Understanding of the Linux file system (two)

In the previous section, we have basically learned the general attributes of files. This section mainly introduces the structure of VFS: The structure of VFS mainly includes the representation of files and file system
files: inode is the kernel choice to represent file content and related metadata The method abstracts the access to the underlying file system:
1: Inode operation, creating links, renaming files, generating new files in the directory, and deleting files
2: File operations, which mainly affect the data content of files. File read and write operations and create memory map.
The operation of the corresponding inode can provide information about the file system characteristics and current status. Open files are always allocated to a specific process, so the kernel must store the association between the file and the process in the data structure, and use the file descriptor as an index when accessing.
File system and super block information:
Super block structure: store file system related information, for disk file systems, this object usually corresponds to a file system control block on the disk, including all modified inodes in the related file system .
The inode data structure contains the attributes of each file operation, such as: i_size represents the length of the file; i_block represents the length of the file according to the block, each VFS inode has a unique identifier stored in i_ino, i_count is a record process accessing the structure The number, i_nlink is the number of hardware links.
i_rdev is needed when inode represents a device file. It represents communication with that device process.
Inode represents a block device. i_pipe contains the inode information used to implement the pipeline. Inode
operation: the kernel provides a large number of functions to operate on the inode. There are mainly two pointers. (I_op and i_fop) point to functions that implement the above abstraction.
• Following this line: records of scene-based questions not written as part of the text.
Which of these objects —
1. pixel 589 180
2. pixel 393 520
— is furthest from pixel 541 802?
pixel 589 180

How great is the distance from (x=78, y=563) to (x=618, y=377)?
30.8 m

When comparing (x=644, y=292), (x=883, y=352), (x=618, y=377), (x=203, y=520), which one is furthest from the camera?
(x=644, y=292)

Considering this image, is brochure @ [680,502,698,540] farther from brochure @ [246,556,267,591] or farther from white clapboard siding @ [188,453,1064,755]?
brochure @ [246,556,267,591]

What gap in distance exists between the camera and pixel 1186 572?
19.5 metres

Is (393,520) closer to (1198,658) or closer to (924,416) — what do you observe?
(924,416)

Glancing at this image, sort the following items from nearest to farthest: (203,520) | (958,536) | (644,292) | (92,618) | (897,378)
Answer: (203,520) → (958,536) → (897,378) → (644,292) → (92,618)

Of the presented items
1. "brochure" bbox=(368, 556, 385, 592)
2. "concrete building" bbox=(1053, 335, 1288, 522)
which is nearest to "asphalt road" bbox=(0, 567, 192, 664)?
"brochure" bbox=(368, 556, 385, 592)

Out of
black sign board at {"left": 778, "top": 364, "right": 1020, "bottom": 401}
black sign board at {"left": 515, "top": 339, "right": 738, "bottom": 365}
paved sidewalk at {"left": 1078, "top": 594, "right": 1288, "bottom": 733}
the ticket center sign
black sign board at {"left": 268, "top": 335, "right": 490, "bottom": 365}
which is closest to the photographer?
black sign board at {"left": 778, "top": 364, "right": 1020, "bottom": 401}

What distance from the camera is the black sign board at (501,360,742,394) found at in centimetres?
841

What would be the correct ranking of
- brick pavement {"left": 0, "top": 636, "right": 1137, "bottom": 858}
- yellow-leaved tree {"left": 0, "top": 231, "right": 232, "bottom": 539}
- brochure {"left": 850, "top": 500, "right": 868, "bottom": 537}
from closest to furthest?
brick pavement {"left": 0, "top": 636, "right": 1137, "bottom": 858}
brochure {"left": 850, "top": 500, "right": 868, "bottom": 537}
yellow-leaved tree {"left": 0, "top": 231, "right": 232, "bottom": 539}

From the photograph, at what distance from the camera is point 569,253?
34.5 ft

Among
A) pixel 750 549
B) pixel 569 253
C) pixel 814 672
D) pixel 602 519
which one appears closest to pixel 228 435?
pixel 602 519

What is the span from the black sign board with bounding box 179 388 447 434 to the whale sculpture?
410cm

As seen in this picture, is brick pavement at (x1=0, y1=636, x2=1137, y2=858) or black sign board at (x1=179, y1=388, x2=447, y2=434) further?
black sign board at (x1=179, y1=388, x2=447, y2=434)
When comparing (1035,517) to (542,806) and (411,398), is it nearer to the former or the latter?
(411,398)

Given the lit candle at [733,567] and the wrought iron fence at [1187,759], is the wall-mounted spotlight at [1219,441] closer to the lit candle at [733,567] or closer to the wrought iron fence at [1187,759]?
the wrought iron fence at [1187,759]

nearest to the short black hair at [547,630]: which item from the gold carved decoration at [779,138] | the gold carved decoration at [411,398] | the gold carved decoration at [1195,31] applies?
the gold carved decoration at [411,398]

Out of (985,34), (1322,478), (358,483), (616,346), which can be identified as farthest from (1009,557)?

i_op is related to a specific inode operation. i_fop provides file operation
inodes that can be stored in a linked list, so there are three states of inodes:
The inode is stored in the memory and is not associated with any file, and there is no action state. The
inode is in the memory and is being used by a file or multiple processes, usually a file. The file content and inode information is consistent with the information on the block device. The file has been mounted .
The inode structure is stored in memory and used by one or more processes, and its data content is inconsistent with the storage medium. At this time, it is dirty data
process-specific information: the file descriptor is used to open a file with a unique identifier in a process. The kernel can establish an association between the descriptors in the user process and the structures used inside the kernel. The file data of the process is stored in fs, and the number of files that can be opened is defined by NR_OPEN_DEFAULT. The
file operation mainly includes the following points:
file_operatuons contains function pointers to all possible file operations. The pointer structure mainly contains the following operations:
1: read and write are respectively responsible for read and write operations; its parameters involve file descriptors, buffers and offsets. Another parameter is the number of reads and writes.
2: The content of the file is mapped to the virtual address space of the process, and the file can be easily accessed through mmap.
3: ioctl is used to communicate with hardware devices, so it can only be used for device files.
The VFS namespace is a collection of all file systems that have been mounted to form a container's directory tree. At the same time, this member of nsproxy is responsible for the processing of the namespace.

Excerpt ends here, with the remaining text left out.